In an effort to spur support for nuclear energy, the Bush administration has pressed forth with an initiative, called the Global Nuclear Energy Partnership, to develop new technologies and processes for disposal.
The Department of Energy recently awarded University of Nevada, Reno scientists $2.7 million to research and improve upon a reprocessing method that was shelved during the Carter administration’s ban on recycling spent fuel.
Conventional reprocessing techniques separate all the radioactive material by dissolving nuclear waste in an acid solution or a caustic solution of water to recover metal oxides. The problem is that the process only recovers about 15 percent of the fuel and the separated ions could be stolen for use in nuclear weapons.
The molten salt process that the scientists are exploring could recover as much as 95 percent of the fuel and render the uranium and plutonium in an alloy-like format that would be difficult to separate, says Carl Nesbitt, research associate professor at UNR.
The molten salt process typically is used to produce metals such as aluminum or titanium. Materials are dissolved in a molten salt or ionized compound through an electrochemical process.
For recycling spent fuel, the procedure is similar. A combination of salts — typically potassium and lithium chloride — with low melting temperatures around 500 to 600 degrees Celsius is converted into a syrupy fluid.

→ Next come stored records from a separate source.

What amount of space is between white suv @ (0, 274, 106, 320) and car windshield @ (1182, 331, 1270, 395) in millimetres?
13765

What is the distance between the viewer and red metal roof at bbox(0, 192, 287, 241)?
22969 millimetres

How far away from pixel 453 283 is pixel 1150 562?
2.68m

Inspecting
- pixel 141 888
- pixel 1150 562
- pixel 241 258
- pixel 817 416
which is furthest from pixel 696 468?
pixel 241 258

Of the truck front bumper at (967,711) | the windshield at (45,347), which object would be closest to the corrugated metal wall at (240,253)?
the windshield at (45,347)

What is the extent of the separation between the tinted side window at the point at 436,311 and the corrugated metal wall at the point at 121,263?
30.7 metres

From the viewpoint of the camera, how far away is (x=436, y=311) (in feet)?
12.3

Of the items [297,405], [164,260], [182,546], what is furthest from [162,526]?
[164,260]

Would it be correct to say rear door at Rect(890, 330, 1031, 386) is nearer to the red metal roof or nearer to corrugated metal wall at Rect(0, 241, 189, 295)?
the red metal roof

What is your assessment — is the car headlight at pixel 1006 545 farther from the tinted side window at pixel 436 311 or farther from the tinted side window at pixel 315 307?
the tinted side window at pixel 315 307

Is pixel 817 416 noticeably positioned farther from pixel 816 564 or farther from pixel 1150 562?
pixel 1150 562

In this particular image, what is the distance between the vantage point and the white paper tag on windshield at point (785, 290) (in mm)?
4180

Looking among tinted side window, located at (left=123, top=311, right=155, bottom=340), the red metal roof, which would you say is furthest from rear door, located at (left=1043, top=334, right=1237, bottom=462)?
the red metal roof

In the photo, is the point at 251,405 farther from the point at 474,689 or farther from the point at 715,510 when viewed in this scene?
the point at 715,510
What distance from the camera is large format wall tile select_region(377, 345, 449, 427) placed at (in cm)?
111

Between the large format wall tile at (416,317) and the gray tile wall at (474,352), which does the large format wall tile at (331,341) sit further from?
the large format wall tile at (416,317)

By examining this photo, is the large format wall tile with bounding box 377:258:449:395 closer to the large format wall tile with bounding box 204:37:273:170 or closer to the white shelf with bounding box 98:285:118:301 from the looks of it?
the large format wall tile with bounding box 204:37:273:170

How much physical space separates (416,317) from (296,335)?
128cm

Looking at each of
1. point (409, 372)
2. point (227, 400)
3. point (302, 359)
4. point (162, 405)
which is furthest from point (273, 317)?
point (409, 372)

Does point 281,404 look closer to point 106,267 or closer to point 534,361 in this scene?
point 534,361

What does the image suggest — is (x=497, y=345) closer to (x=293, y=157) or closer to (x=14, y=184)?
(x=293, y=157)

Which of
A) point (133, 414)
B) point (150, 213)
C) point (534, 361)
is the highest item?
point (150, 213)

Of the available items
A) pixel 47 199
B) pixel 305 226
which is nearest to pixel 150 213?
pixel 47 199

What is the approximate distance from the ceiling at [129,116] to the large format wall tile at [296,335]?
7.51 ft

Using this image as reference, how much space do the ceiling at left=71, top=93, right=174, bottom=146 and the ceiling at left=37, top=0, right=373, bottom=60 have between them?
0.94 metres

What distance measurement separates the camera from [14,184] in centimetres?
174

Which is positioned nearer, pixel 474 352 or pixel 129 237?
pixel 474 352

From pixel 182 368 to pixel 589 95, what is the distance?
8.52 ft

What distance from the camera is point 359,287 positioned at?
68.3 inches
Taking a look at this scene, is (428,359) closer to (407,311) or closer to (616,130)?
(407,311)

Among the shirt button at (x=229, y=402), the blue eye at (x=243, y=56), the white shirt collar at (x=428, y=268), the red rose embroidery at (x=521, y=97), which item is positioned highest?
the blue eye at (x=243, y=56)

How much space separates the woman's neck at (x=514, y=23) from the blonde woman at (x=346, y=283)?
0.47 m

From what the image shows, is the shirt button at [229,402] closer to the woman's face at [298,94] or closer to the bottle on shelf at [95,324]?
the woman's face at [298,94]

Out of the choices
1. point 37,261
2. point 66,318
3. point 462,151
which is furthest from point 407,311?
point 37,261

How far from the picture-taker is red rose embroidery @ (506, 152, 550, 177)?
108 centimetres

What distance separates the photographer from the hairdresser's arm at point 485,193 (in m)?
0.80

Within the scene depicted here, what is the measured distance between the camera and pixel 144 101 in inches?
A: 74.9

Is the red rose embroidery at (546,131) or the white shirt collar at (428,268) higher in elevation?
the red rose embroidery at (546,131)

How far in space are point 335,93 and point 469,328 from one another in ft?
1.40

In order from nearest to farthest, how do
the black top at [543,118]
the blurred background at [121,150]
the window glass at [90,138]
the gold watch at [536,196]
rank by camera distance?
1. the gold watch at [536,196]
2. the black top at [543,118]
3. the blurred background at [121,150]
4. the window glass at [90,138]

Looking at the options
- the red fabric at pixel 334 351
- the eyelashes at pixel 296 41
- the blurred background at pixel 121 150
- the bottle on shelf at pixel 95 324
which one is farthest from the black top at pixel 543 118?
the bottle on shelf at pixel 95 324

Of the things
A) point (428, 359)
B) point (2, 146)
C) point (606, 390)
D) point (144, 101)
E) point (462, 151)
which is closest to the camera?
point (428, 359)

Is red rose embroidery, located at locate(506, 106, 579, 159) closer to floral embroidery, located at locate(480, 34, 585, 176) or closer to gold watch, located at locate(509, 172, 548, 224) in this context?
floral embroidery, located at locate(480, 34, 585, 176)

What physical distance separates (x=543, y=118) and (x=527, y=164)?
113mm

The waste material dissolves directly into the concentrated ionic solution. When a cathode and anode are emplaced, all of the long-lived radioactive materials, such as uranium and plutonium, from the fuel reduce at the cathode in metallic form.
“We can get a much higher recovery and a much lower amount of shorter-lived radioactive waste out,” says Nesbitt. The residual waste would have a much shorter half-life on the order of thousands of years instead of millions of years, he adds.

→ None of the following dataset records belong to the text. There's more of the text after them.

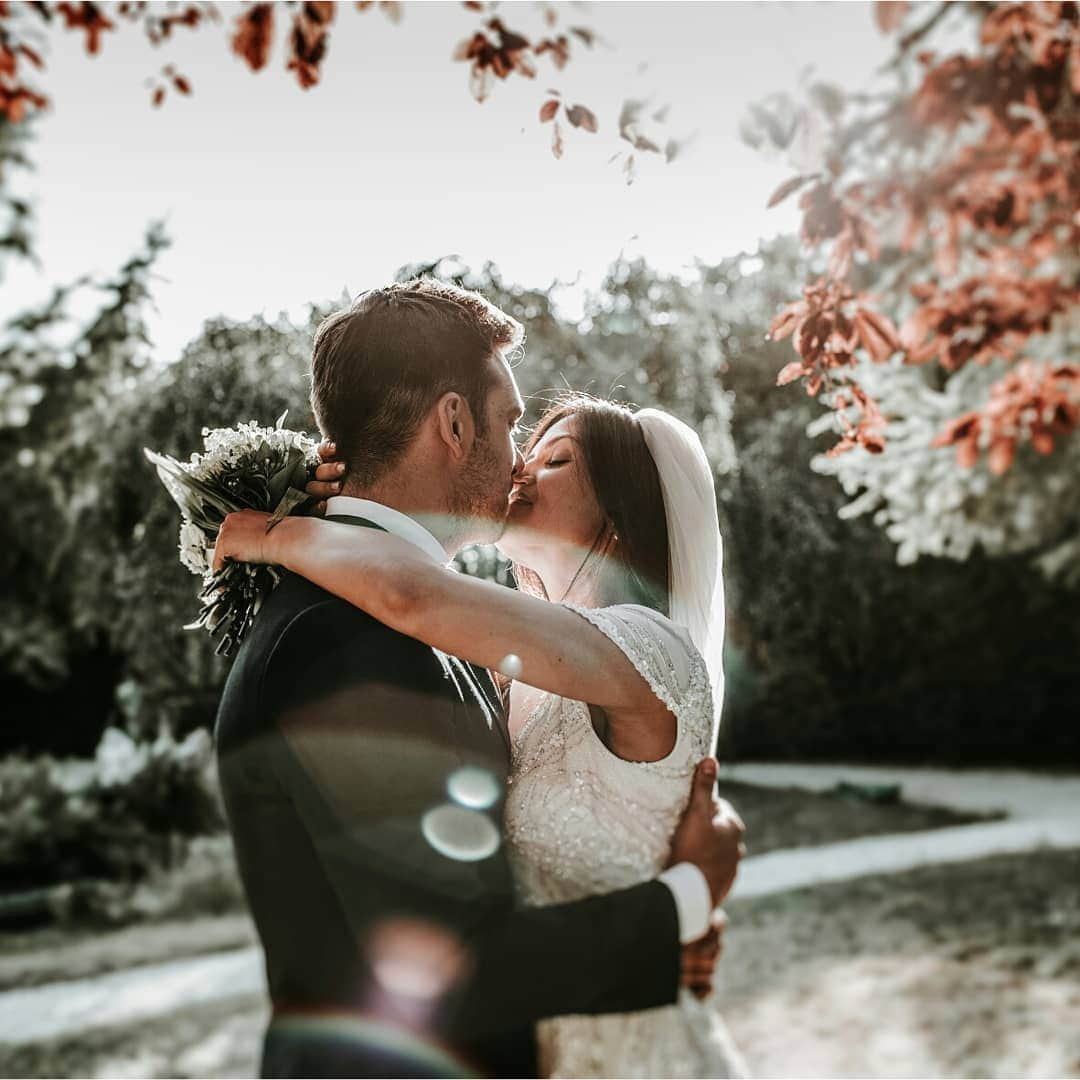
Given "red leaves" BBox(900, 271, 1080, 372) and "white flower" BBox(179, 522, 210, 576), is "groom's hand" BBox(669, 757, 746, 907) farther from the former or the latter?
"red leaves" BBox(900, 271, 1080, 372)

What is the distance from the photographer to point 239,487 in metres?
2.44

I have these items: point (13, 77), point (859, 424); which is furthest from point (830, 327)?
point (13, 77)

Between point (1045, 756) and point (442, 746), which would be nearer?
point (442, 746)

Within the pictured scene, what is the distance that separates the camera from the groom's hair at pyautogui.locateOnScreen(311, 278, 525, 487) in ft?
7.43

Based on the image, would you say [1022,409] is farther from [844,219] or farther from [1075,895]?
[1075,895]

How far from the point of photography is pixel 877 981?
6.69m

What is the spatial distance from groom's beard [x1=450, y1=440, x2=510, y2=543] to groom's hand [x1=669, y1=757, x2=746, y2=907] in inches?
Answer: 27.8

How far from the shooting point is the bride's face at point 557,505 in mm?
2861

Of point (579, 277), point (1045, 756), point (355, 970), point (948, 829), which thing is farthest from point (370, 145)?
point (1045, 756)

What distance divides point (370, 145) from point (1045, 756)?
46.0ft

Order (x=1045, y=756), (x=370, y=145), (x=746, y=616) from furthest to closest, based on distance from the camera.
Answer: (x=1045, y=756), (x=746, y=616), (x=370, y=145)

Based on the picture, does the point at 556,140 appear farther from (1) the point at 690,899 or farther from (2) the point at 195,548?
(1) the point at 690,899

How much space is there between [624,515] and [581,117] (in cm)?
103

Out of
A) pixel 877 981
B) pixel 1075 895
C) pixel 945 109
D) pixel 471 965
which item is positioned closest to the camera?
pixel 471 965
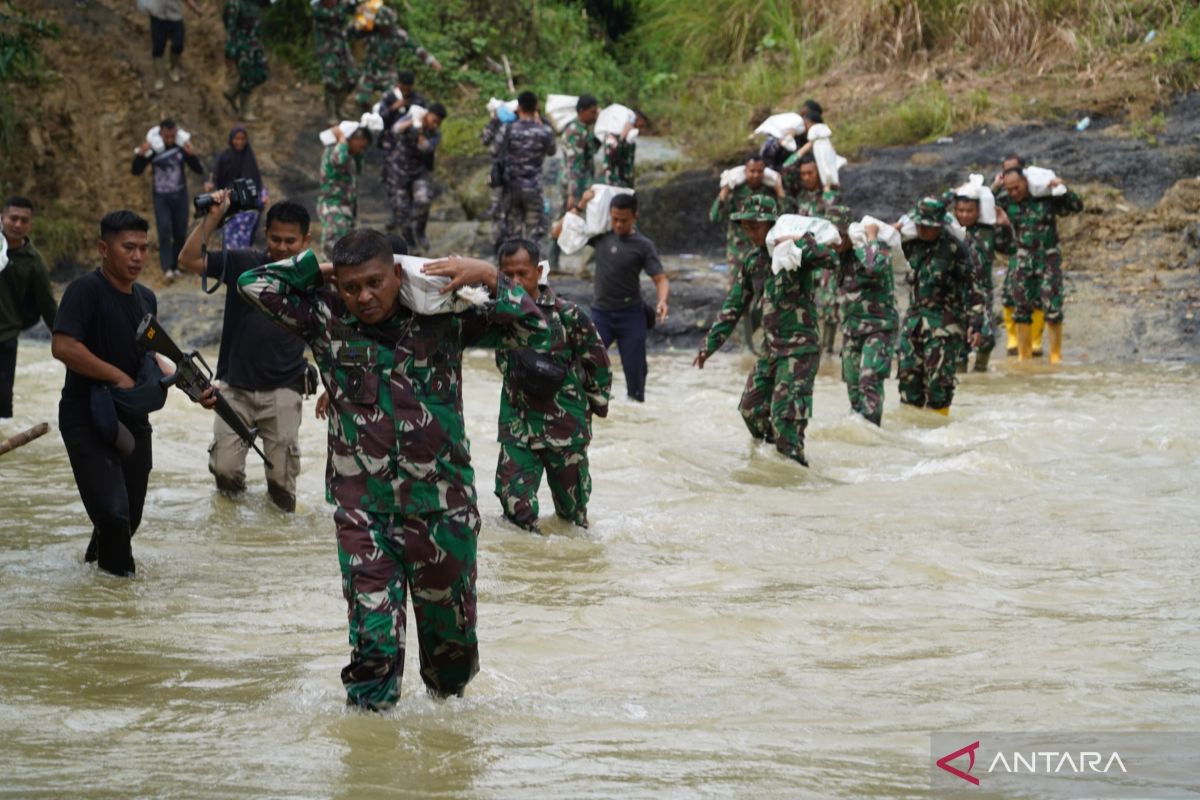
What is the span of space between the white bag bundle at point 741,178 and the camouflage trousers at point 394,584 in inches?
419

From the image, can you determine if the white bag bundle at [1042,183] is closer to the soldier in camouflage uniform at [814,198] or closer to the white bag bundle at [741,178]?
the soldier in camouflage uniform at [814,198]

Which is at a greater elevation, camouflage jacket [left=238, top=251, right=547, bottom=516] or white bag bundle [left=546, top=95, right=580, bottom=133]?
white bag bundle [left=546, top=95, right=580, bottom=133]

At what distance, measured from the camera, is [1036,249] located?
631 inches

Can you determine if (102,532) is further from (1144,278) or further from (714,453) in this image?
(1144,278)

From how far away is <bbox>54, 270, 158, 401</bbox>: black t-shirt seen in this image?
6.65 meters

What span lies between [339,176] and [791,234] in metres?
8.85

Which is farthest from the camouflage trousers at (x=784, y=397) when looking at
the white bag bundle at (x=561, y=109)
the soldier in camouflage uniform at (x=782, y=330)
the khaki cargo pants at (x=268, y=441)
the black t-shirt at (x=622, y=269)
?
the white bag bundle at (x=561, y=109)

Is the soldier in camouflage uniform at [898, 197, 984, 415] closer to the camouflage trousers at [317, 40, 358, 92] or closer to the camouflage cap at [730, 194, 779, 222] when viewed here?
the camouflage cap at [730, 194, 779, 222]

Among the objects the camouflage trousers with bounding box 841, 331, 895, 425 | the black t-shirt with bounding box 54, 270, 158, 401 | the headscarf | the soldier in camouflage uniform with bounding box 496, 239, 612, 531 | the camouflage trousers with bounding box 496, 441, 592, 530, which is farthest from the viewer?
the headscarf

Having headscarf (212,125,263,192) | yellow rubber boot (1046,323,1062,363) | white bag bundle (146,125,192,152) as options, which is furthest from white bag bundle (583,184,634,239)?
white bag bundle (146,125,192,152)

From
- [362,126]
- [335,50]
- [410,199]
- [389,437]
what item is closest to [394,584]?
[389,437]

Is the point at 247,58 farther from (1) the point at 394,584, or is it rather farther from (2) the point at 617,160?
(1) the point at 394,584

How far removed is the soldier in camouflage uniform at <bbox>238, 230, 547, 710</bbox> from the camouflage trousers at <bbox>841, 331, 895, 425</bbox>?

The team has begun the first of many experiments in the two-year project to examine how the melts change with various material compositions dissolved in the salts. It also will examine the thermodynamic variables and investigate materials suitable for the process.
The research is only a small piece of the puzzle that would make the molten salt process a viable one for recycling spent fuel years down the road. If the process becomes feasible, it could be conducted at every nuclear site in the country, says Nesbitt.
Skeptics, however, believe efforts should focus instead on the near-term. “The money that is proposed for reprocessing research could be much better spent trying to enhance the safety and security and performance of our current reactors,” says Lyman.